Foolish Proposition, Wyoming, is well known for its small but vital role in the construction of the very first sheep pod. It has a long yet disinteresting history, bringing its roots back to the very first sheep farmer in the history of sheep, Linda Sue Bargeldonk.
Today, Foolish Proposition is a bustling hub amid the veritable tens of dozens of sheep farmers wishing to purchase and praise the Sheep Pod.
Foolish Proposition's Humble Beginnings
On the twelfth of April 11th, 1066 BC, Linda Sue Bargeldonk (a small town hooker with a heart of gold, mostly remembered for bringing the rare endangered Bandersnatch back from the brink of extinction in a snicker-snack (which is actually 30% faster than a twinkling)), awoke from a dream. Doused in a cold sweat, limbs shaking, eyes darting frantic -- she awoke some more. Breathing heavily, she looked over at the sundial on the bedside table beside her head. It was 3:18 in the morning.
She lunged for the paint and papyrus on the floor beside her bed, and immediately jotted down the great Book of Things. Upon reaching the very last page of the book, page 6709, she collapsed dead on the floor.
The very last two words of the book were: foolish proposition
Their first colonization was far inland, as their settlers moved about paratrooper style, in comparison to prior colonizations. It found itself deep in the heart of Wyoming. Right in the middle of the small town of Foolish Proposition.
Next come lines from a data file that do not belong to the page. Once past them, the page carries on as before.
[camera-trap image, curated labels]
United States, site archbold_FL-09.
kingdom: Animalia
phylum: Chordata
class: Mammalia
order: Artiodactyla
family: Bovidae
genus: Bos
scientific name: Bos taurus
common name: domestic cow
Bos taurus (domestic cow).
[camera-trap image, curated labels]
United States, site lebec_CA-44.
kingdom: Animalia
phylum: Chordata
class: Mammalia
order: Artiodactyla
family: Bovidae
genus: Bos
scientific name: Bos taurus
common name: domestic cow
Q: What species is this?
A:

Foolish Proposition had been coincidentally founded a year earlier on the desperate whim of a small-time dealer in antiques and her aunt. They had claimed the miles of flatlands around their newly-built shack to be a massive city. They had given it a name. They had called it "Foolish Proposition".
And when the followers of the Book of Things set foot around this humble shack, those two crazy ladies thought their city had finally come to pass. And the followers believed their Saint Linda Sue's Prophecy had finally arrived.